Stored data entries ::
══════════
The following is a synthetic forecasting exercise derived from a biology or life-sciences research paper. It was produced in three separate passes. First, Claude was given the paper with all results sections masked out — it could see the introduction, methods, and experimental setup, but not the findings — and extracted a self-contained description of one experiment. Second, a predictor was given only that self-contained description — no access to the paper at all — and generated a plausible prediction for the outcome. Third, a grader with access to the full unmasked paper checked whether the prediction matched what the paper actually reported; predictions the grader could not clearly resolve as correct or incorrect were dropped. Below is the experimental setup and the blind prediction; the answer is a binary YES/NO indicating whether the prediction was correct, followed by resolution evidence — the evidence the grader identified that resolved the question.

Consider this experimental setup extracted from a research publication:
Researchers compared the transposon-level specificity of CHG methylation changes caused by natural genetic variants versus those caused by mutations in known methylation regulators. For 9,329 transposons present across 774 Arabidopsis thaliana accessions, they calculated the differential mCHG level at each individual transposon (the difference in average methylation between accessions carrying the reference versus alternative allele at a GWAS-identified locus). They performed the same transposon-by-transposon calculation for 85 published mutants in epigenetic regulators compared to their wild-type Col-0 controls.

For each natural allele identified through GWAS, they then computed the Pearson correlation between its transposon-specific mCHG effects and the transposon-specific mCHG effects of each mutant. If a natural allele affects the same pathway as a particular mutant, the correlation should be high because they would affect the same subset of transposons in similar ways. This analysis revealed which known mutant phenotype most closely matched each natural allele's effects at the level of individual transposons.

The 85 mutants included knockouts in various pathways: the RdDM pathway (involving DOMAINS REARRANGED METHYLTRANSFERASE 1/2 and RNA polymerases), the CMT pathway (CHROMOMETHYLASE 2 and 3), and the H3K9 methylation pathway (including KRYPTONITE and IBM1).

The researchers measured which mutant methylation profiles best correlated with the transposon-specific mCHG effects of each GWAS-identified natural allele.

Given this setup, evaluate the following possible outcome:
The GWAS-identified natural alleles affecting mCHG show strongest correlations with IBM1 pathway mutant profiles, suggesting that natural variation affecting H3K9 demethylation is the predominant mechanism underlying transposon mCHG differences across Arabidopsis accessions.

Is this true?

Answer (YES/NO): NO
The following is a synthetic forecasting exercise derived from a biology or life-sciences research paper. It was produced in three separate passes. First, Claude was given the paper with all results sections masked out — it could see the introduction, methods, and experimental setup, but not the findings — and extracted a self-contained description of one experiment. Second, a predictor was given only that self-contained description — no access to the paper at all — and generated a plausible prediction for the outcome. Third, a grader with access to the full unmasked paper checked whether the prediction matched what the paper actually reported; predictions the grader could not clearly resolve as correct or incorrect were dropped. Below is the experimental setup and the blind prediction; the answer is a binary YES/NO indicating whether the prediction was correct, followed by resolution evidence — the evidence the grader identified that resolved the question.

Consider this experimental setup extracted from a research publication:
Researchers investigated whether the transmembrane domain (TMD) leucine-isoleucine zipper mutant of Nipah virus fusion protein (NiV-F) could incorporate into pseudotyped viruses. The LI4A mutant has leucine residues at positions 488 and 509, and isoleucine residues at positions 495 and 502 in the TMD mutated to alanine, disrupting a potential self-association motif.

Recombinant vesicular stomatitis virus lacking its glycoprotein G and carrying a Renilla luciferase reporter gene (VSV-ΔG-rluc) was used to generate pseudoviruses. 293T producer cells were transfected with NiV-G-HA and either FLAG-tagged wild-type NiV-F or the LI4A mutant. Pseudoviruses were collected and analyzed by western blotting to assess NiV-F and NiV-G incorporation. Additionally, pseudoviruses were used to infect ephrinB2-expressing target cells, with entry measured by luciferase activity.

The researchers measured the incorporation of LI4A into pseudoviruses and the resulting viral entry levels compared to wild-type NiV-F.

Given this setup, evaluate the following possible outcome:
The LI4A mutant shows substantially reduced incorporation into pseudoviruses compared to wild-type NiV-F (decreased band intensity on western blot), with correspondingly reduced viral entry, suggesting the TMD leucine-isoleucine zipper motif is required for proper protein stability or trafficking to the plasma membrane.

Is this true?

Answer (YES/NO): NO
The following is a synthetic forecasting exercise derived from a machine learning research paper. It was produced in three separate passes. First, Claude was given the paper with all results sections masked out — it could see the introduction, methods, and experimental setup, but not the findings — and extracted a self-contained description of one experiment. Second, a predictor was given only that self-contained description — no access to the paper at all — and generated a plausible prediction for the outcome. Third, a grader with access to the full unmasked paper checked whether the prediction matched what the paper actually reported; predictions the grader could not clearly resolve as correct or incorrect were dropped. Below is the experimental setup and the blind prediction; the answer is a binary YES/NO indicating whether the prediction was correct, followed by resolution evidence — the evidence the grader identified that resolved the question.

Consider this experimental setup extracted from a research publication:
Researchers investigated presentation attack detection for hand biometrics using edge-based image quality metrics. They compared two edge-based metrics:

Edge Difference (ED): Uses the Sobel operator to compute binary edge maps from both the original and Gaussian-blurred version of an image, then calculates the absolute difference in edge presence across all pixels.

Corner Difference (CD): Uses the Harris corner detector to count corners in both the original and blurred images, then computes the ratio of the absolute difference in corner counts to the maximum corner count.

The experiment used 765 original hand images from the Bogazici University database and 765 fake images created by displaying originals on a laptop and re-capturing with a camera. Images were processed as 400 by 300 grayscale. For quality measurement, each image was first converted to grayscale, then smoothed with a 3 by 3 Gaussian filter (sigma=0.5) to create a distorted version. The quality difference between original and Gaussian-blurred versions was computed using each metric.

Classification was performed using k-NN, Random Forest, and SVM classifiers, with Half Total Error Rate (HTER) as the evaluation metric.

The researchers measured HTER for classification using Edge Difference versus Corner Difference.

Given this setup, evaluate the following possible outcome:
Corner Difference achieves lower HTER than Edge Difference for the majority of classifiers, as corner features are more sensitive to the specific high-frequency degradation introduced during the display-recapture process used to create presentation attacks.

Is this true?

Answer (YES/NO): NO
══════════
How to complete this task ::
Show every line above in which the word "effects" is found.

Response box ::
For each natural allele identified through GWAS, they then computed the Pearson correlation between its transposon-specific mCHG effects and the transposon-specific mCHG effects of each mutant. If a natural allele affects the same pathway as a particular mutant, the correlation should be high because they would affect the same subset of transposons in similar ways. This analysis revealed which known mutant phenotype most closely matched each natural allele's effects at the level of individual transposons.
The researchers measured which mutant methylation profiles best correlated with the transposon-specific mCHG effects of each GWAS-identified natural allele.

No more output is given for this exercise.